DESEJO E REPARAÇÃO *****
Diferente de Orgulho e Preconceito, em que havia uma distância muito grande entre os sentimentos dos personagens e o sentimento espectatorial (no meu caso), e a trama, apesar de bela, soava fria, em Desejo e Reparação, baseado no livro Reparação, de Ian McEwan, Joe Wright investe mais na personalidade de seus personagens. Keira McNight, atriz que interpretava uma personagem pálida no filme anterior, tem neste último filme uma tinta bem mais passional. Em 1935, Cecilia Tallis, jovem rica, apaixona-se pelo caseiro Robbie. A relação é interrompida quando Briony, irmã mais nova de Cecilia e escritora promissora, acusa injustamente Robbie de ter cometido um estupro na família. A separação vem com a prisão de Robbie e sua ida para a guerra. Mais tarde, Robbie e Cecilia se encontram para reatar o relacionamento. Briony, agora enfermeira na guerra, quer reparar o mal que fez a Cecilia e Robbie. Escritora conhecida, o modo que Briony encontra para desfazer seu erro é mudar na ficção o que já é imutável na vida. Destaque para o roteiro de Christopher Hampton e para o uso da trilha sonora, sempre se confundindo com os sons diegéticos na primeira parte do filme. (Dir: Joe Wright, Reino Unido, 2007)




O BANHEIRO DO PAPA ****
Mais do que um filme uruguaio, existe em O Banheiro do Papa um espírito latino-americano, presente também em filmes como Diários de Motocicleta, que fala de uma América pobre e ainda esperançosa com o que vem do centro do mundo. Mais particularmente, há em O Banheiro do Papa um resquício de cristianismo católico que une apesar das adversidades. Por outro lado, é uma América que se constrói na precariedade e na impossibilidade de se igualar aos países ricos. Beto tem a fé, mas sobrevive com a família às custas do contrabando que faz entre Brasil e Uruguai sobre a bicicleta. É a bicicleta que resgata a América rural, campestre, e que permite compor as mais belas imagens do filme, como as corridas entre Beto e seu amigo, tendo ao fundo a paisagem matinal, orvalhada e iluminada pelo sol.

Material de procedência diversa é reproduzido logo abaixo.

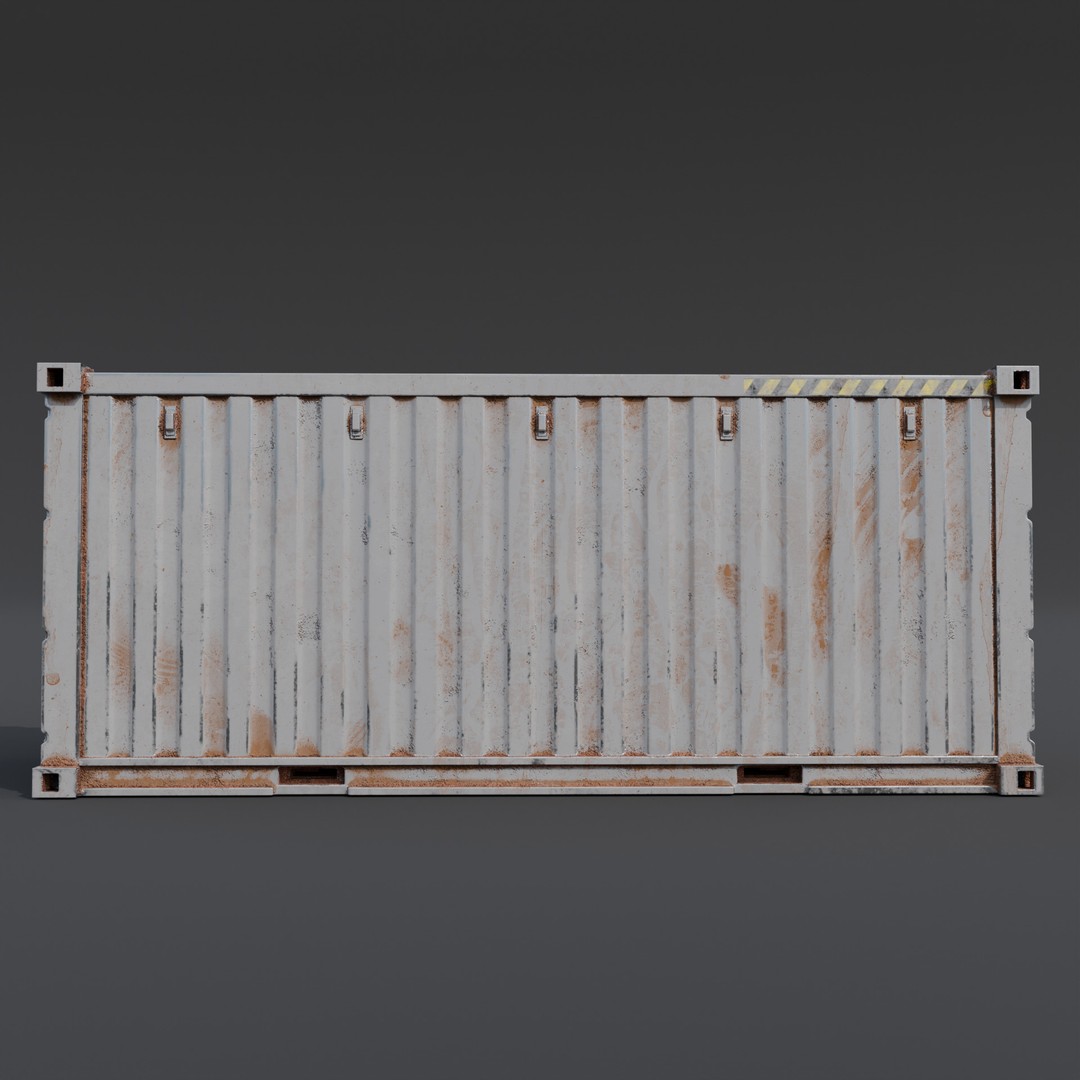 Shipping Container 3D Model – Low Poly Industrial Asset, FBX - View 8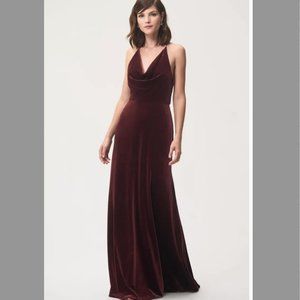 Jenny Yoo's Velvet Bridesmaid Dress | Dark Berry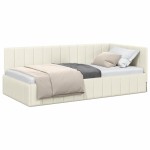 vidaXL Cadru de pat colțar cu headboard Crem 100 cm x 200 cm Catifea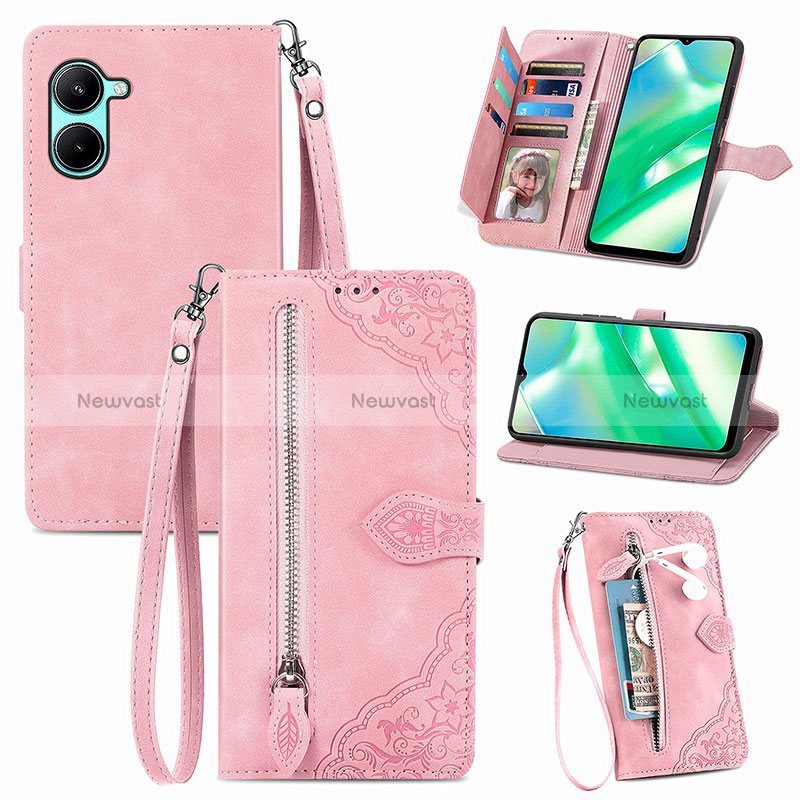 Leather Case Stands Flip Cover Holder S06D for Realme C33 Pink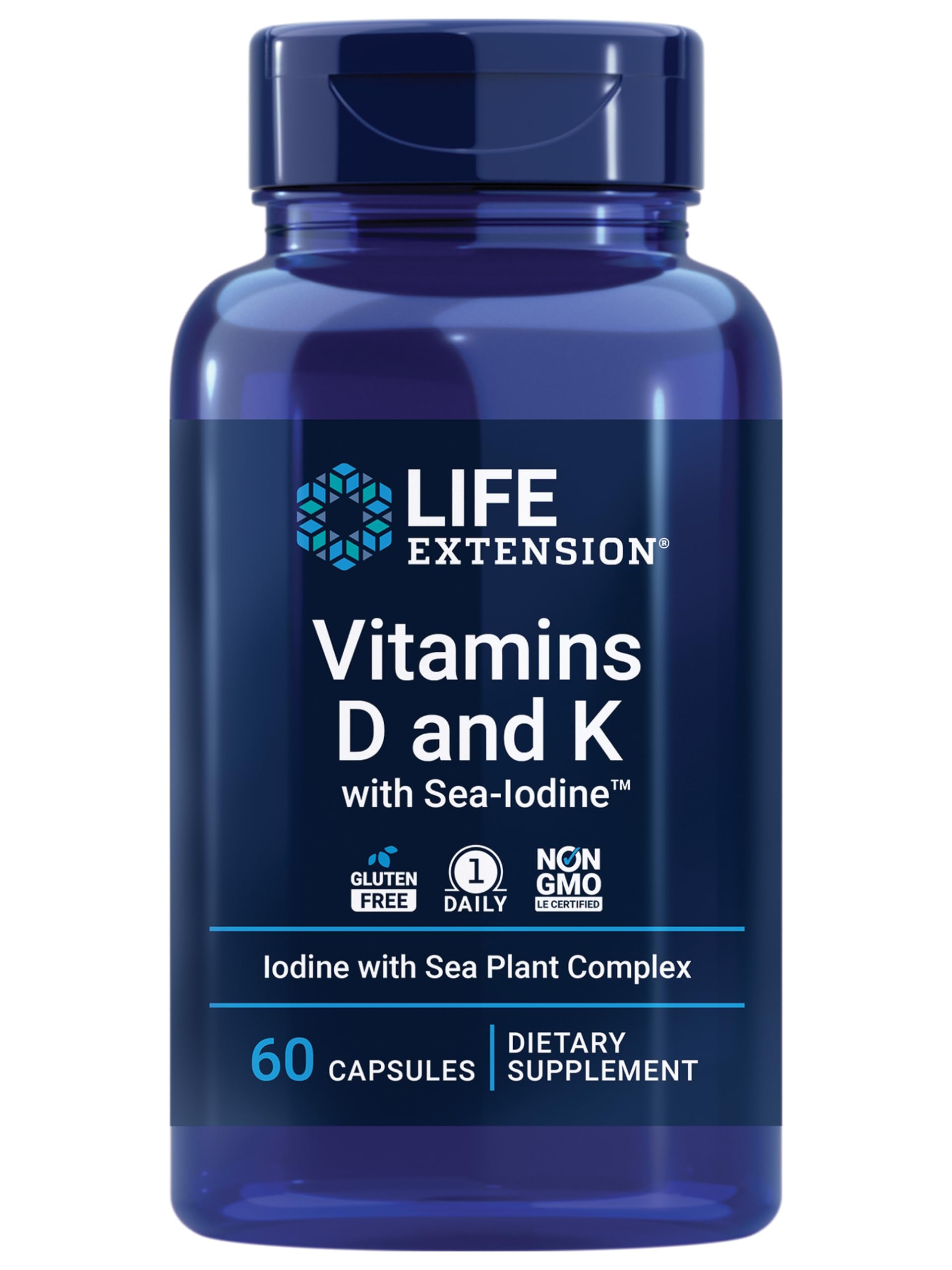 Foto 1 | Suplemento Vitaminas D y K Life Extension con Yodo Marino 60 Cápsulas - Venta Internacional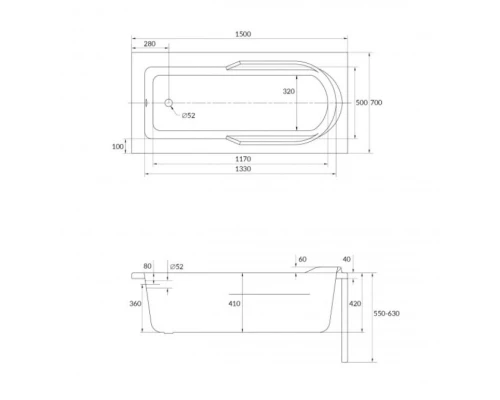 Акриловая ванна 150x70 см Cersanit Santana WP-SANTANA*150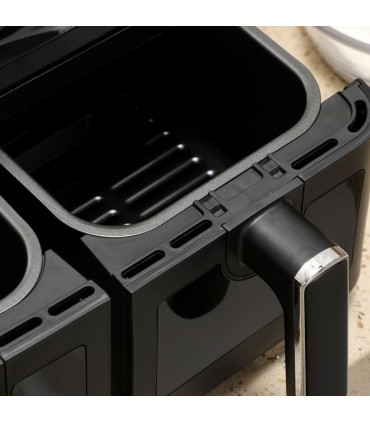 Air Fryer 8L Family Size Black Dual 2 Basket 8 Presets Cookbook Timer 2500W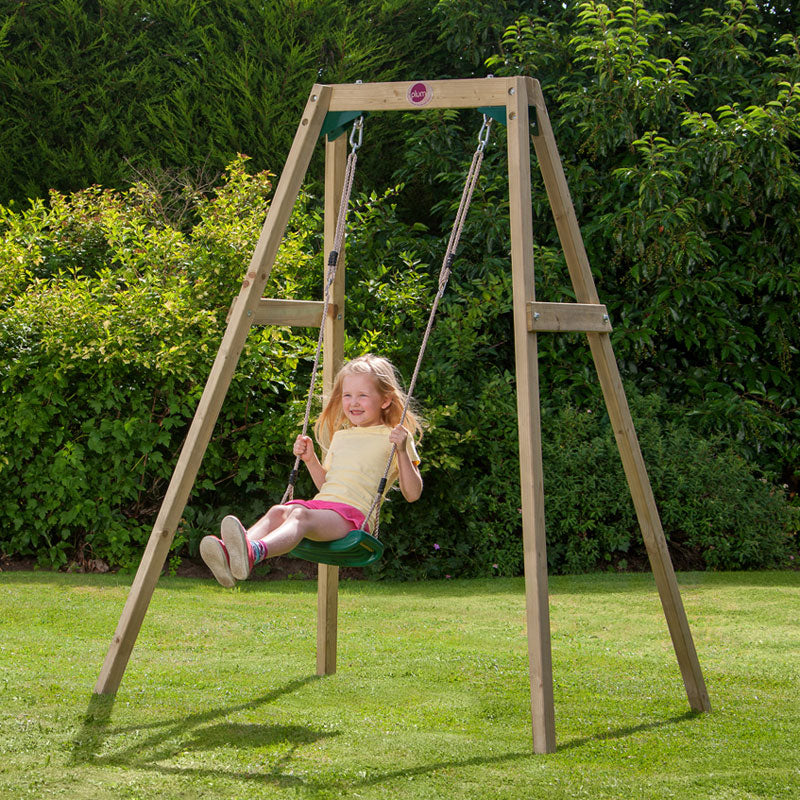 Plum wooden single swing including one moulded swing seat.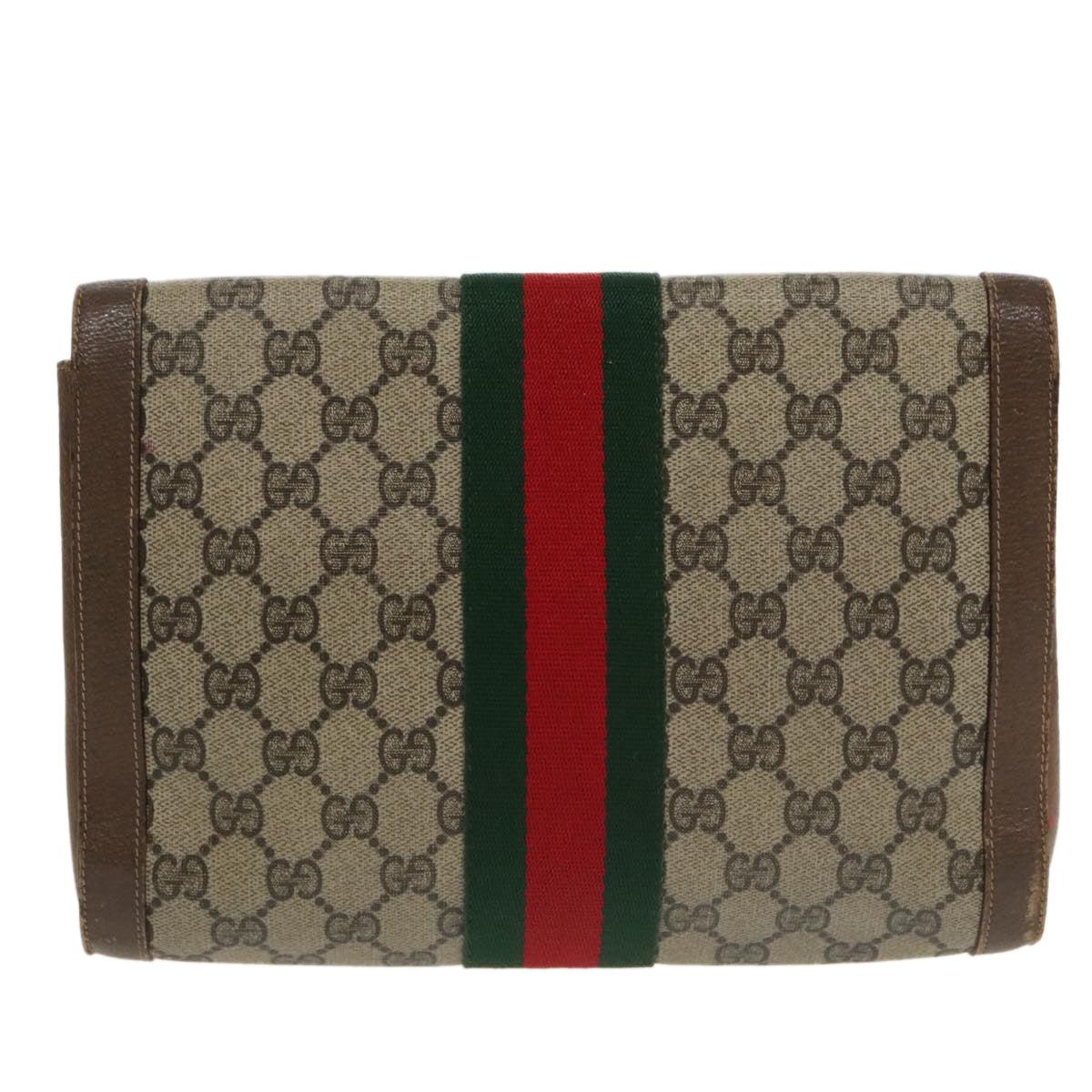 GUCCI GG Supreme Web Sherry Line Clutch Bag PVC Beige Red Green 100712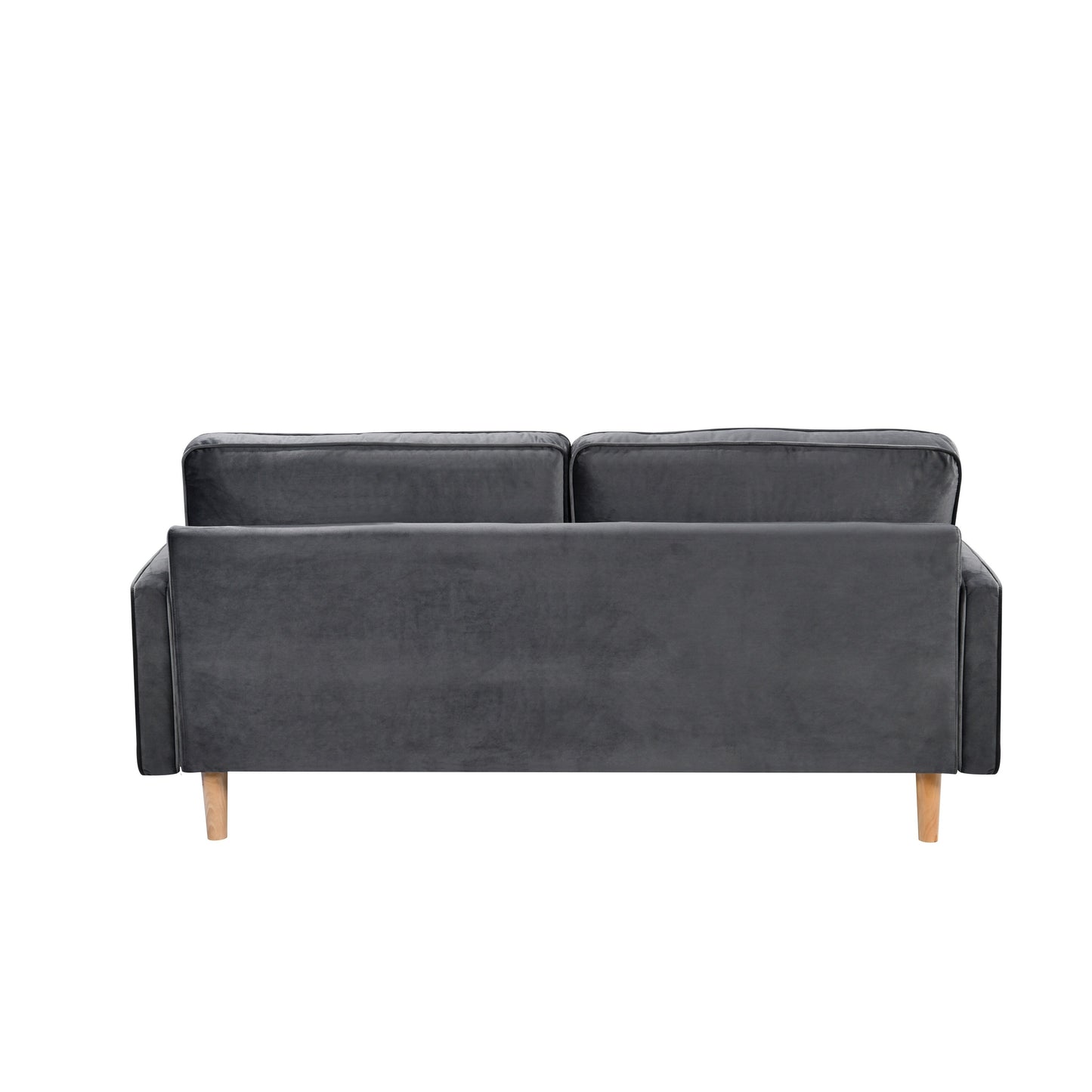 Divano grigio a 3 posti con cuscino in cotone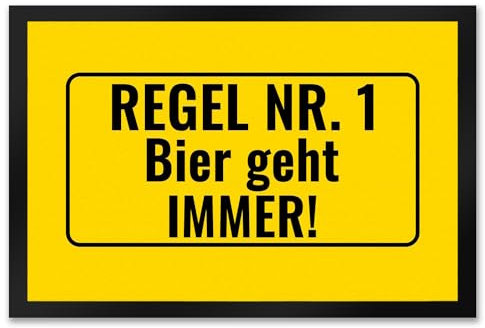 speecheese Fussmatte mit Alkohol-Spruch Regel Nr. 1 - Bier geht Immer! Fußmatte XXL in 50x75 cm Fußabstreifer Alkohol Bier Biertrinker Haustüre Wohnungstüre betrunken Spaß witzig Humor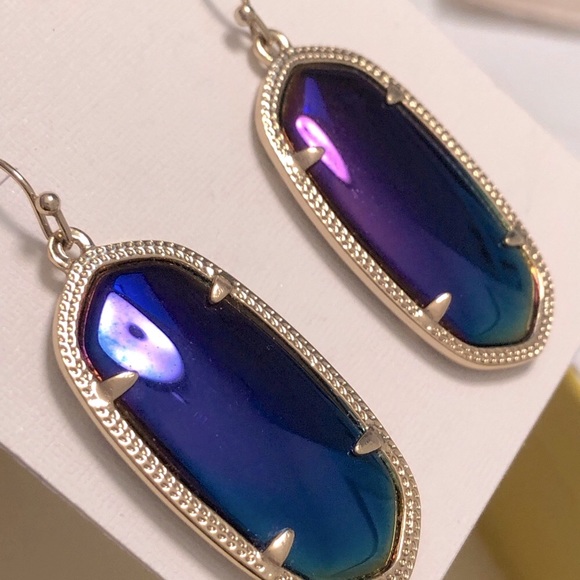 NWOT RARE & Retired Kendra Scott Elle Earrings Black Iridescent & Yellow Gold😊 - Picture 9 of 16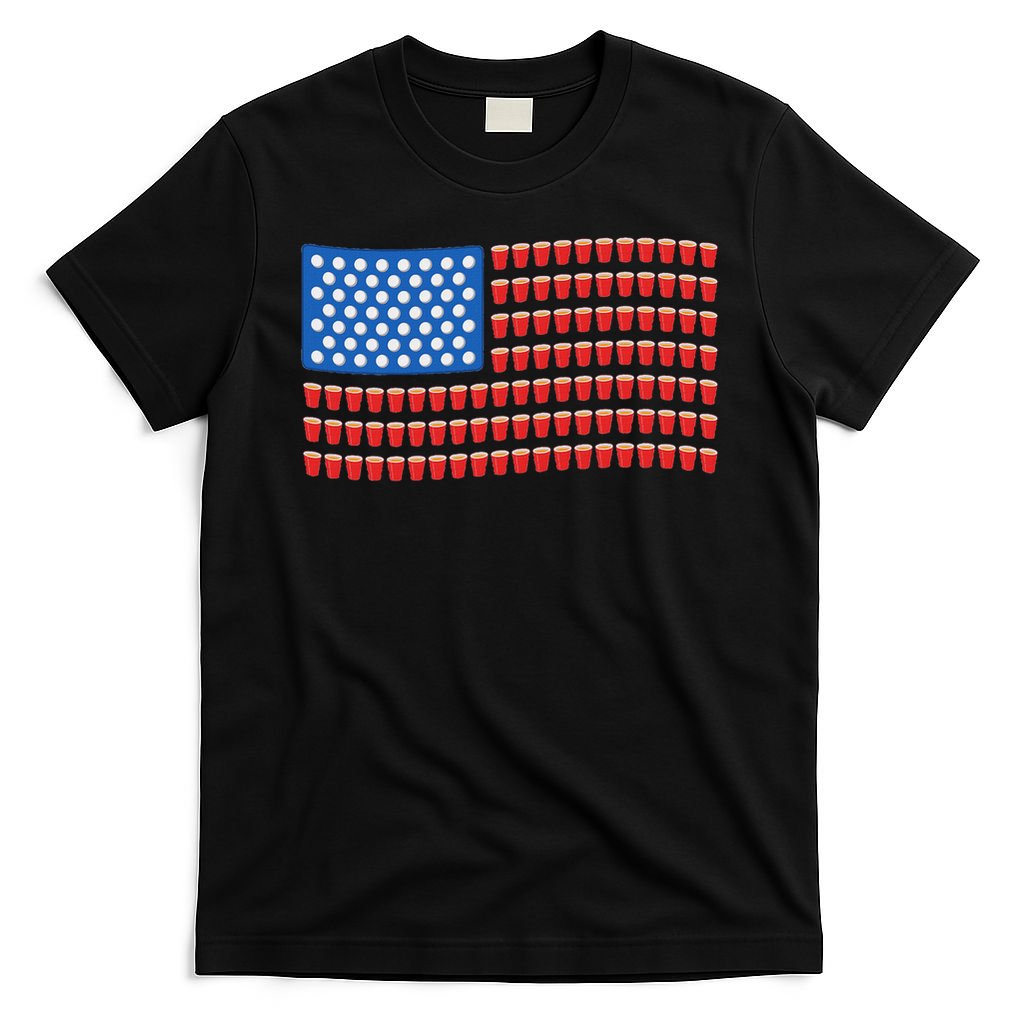 Funny 4th Of July Beer Pong American Flag T-Shirt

É a fé cega que os diretores Enrique Fernandez e César Charlone vão sabotar. Em 1988, a cidade de Melo, na fronteira entre Brasil e Uruguai, vive a expectativa de uma visita do Papa João Paulo II. As famílias de Melo vêem na visita a oportunidade para ganhar algum dinheiro com os milhares de visitantes que são esperados. O Papa é, então, o próprio milagre. Beto, abrindo mão dos projetos de estudo da filha, constrói um banheiro na calçada de casa para uso dos visitantes. O resultado frustrante mostra uma das facetas falidas do catolicismo. (Dir: Enrique Fernandez e César Charlone, Uruguai/Brasil, 2007)

3 comentários:

Anônimo disse...

O "Sombras de Goya" é meio cinemão demais, né? sei lá, ainda to pensando nesse filme, gostei de algumas coisas mas nem tudo. E fiquei com muito vontade de ver o outro, pena que não deu... Bjo!

Anônimo disse...
Este comentário foi removido por um administrador do blog.
Eduardo Miranda disse...

Phil, pelo que andei lendo de críticas, acho que muita gente gostei do Paranoid Park, sim. Banheiro do Papa acho que pode entrar no circuito brasileiro.